- [PAGE TEXT]:
++++++++++++++++++++
A cross-runtime worker pool implementation for Node.js, Deno, Bun, and Browser environments.

Features

Supports Node.js, Deno, Bun, and Browser runtimes. Workers are distributed using round-robin scheduling. TypeScript generics provide type safety for job payloads and results. The maxInflight option limits concurrent in-flight jobs. Jobs are submitted via post() with results handled through onResult, onError, and onAllComplete callbacks.

Installation

# Deno
deno add jsr:@cross/workers

# Node.js
npx jsr add @cross/workers

# Bun
bunx jsr add @cross/workers

Quick Start

import { WorkerPool } from "@cross/workers";

// Define your result type
interface TaskResult {
  id: string;
  success: boolean;
  value: number;
  timestamp: number;
}

// Create a typed worker pool
const pool = new WorkerPool<TaskResult>({
  workers: 4, // Number of workers
  moduleUrl: new URL("./worker.ts", import.meta.url),
});

pool.onResult = async (result) => {
  // result.payload is typed as TaskResult
  console.log(`Job ${result.seq} completed:`, result.payload.value);
};

// Set up error handler
pool.onError = (error, seq) => {
  console.error(`Job ${seq} failed:`, error);
};

// Initialize the pool
await pool.init();

// Post jobs to workers
for (let i = 0; i < 100; i++) {
  await pool.post({
    seq: i,
    payload: { taskId: `task-${i}`, input: i },
  });
}

// Clean up when done
// Use waitForCompletion: true to wait for all jobs to finish before closing
await pool.close(true);

// Or check current in-flight jobs
console.log(`Jobs in flight: ${pool.inflightCount}`);

Worker Module

Your worker module should handle messages and post results. Use the setupWorker helper for cross-runtime compatibility (works in Node.js, Deno, Bun, and Browser):

// worker.ts
import { setupWorker } from "@cross/workers";

function processData(data: unknown) {
  // Your processing logic here
  return { processed: data };
}

// Setup cross-runtime worker handler
setupWorker((data) => {
  const { seq, payload } = data;
  const result = processData(payload);
  return { seq, ...result };
});

The setupWorker function handles all the runtime differences automatically. Your handler receives { seq, payload } and should return the result object (which will be sent back with the sequence number).

Errors are automatically caught and sent back with the ERROR type format.

Determining Worker Count

The optimal number of workers depends on your workload and hardware. For CPU-bound tasks, use one worker per logical CPU core. For I/O-bound tasks, you can use more workers since they spend time waiting.
++++++++++++++++++++
- [INPUT DATA]:

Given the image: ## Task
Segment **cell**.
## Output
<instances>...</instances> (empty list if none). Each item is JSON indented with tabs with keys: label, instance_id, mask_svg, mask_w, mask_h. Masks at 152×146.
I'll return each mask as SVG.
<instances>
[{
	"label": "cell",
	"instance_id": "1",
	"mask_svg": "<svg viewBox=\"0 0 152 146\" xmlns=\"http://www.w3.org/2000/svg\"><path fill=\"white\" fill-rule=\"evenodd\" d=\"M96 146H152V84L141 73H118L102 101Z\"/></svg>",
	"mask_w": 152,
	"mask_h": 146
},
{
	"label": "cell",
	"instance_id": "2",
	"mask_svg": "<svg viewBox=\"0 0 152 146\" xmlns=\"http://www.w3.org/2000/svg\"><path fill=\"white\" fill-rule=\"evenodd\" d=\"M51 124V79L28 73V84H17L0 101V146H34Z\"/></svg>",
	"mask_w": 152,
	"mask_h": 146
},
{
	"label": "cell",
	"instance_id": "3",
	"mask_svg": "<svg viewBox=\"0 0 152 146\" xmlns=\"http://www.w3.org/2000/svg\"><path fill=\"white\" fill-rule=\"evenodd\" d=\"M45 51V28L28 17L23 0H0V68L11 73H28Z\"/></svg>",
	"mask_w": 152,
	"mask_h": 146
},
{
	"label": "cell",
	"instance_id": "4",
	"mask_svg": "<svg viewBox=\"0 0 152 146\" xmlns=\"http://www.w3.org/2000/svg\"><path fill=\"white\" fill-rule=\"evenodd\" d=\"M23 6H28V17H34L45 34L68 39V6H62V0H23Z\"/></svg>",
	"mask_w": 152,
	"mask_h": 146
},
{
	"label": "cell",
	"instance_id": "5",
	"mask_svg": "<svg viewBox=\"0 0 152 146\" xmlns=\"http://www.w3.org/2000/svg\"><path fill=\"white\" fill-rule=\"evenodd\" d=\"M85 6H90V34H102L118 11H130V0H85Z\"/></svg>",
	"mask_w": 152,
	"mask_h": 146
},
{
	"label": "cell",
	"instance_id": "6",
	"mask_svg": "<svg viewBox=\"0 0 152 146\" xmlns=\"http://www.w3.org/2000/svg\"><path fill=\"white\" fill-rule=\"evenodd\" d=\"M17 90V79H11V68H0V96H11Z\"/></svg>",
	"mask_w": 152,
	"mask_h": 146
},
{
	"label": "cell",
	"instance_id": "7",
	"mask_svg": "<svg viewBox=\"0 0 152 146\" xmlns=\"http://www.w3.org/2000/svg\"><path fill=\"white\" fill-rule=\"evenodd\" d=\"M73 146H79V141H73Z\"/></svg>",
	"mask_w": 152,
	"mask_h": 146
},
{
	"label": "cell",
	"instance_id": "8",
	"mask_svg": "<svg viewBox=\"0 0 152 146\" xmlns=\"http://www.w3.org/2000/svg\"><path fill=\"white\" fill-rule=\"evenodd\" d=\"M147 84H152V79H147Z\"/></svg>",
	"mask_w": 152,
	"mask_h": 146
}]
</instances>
++++++++++++++++++++
- [REQUIRED ACTIONS]:
**a.** From the worker pool documentation, copy the passage starting with "A cross-runtime worker" and going on through "and onAllComplete callbacks.".
**b.** Turn the paragraph in the worker pool documentation that begins "Supports Node.js, Deno, Bun" into a short bulleted list, keeping its main facts.

- [ANSWERS TO EACH TASK]:
**a.**
A cross-runtime worker pool implementation for Node.js, Deno, Bun, and Browser environments.

Features

Supports Node.js, Deno, Bun, and Browser runtimes. Workers are distributed using round-robin scheduling. TypeScript generics provide type safety for job payloads and results. The maxInflight option limits concurrent in-flight jobs. Jobs are submitted via post() with results handled through onResult, onError, and onAllComplete callbacks.

**b.**
- Runs on Node.js, Deno, Bun, and Browser.
- Spreads jobs across workers by round-robin scheduling.
- Uses TypeScript generics to type job payloads and results.
- Caps concurrent in-flight jobs with the maxInflight option.
- Submits jobs with post() and handles results through the onResult, onError, and onAllComplete callbacks.